=== DO THIS ===
Reproduce the items from the line with "this 1000×667 image." to the line with "splintered wood [1, 72, 880, 584]", substituting "scanner" for "detector" and leaving everything else unchanged. Omit the pictures from your answer.

=== DATA ROWS ===
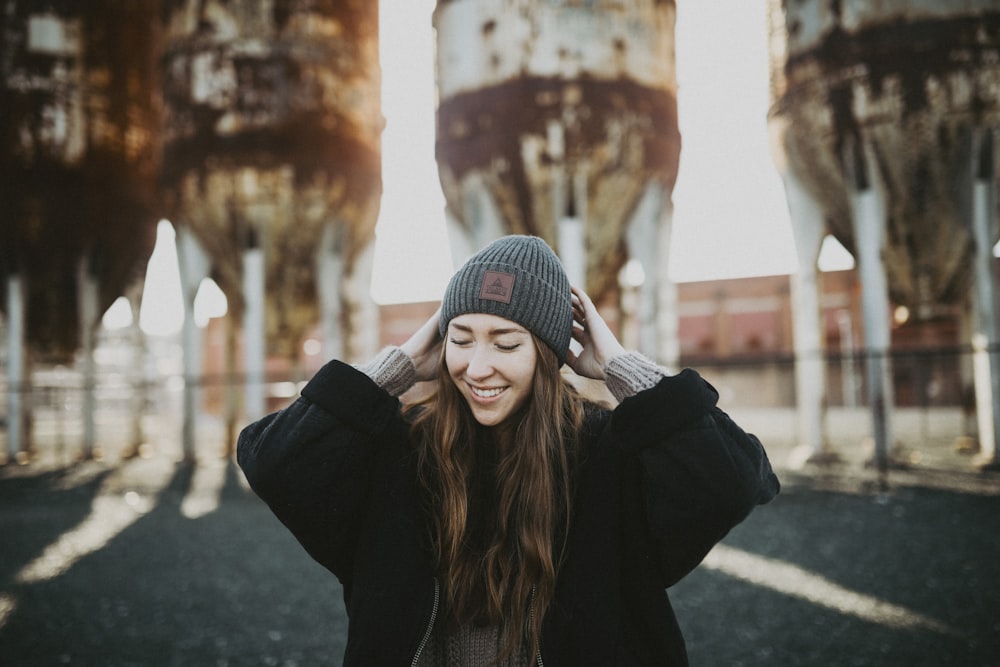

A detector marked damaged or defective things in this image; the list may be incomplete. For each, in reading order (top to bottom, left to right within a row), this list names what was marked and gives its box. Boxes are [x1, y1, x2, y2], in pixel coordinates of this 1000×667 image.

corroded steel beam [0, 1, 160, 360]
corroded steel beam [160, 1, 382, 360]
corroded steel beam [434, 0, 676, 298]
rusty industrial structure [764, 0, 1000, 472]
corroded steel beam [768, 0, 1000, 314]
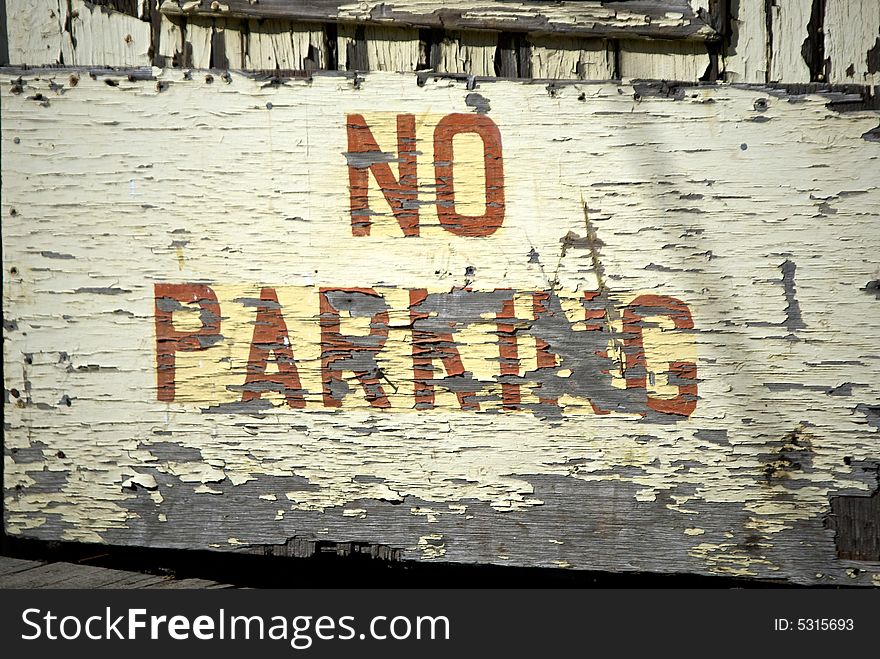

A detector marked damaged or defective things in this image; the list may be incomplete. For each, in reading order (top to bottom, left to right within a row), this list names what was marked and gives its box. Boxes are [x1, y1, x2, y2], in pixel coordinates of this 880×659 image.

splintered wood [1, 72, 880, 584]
...
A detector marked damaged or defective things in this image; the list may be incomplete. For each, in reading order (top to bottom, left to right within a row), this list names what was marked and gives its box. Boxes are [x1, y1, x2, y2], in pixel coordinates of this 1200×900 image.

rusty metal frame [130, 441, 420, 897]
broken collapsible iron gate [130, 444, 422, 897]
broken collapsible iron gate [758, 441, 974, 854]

=== SOLVED EXERCISE ===
A scanner marked damaged or defective things in this image; the list may be incomplete. For each, in reading order (top to bottom, left to right within a row), this list names what was marked and gives its box. Boxes are [x1, y1, x2, y2], in pixel coordinates of this 1000×667 image.

corroded steel beam [0, 1, 160, 360]
corroded steel beam [160, 1, 382, 360]
corroded steel beam [434, 0, 676, 298]
rusty industrial structure [764, 0, 1000, 472]
corroded steel beam [768, 0, 1000, 314]

A scanner marked damaged or defective things in this image; the list may be incomplete. For each, in reading order (top to bottom, left to right within a row), this list names what was marked and gives its box. Boxes are [x1, y1, x2, y2], in pixel coordinates of this 880×659 image.

splintered wood [1, 72, 880, 584]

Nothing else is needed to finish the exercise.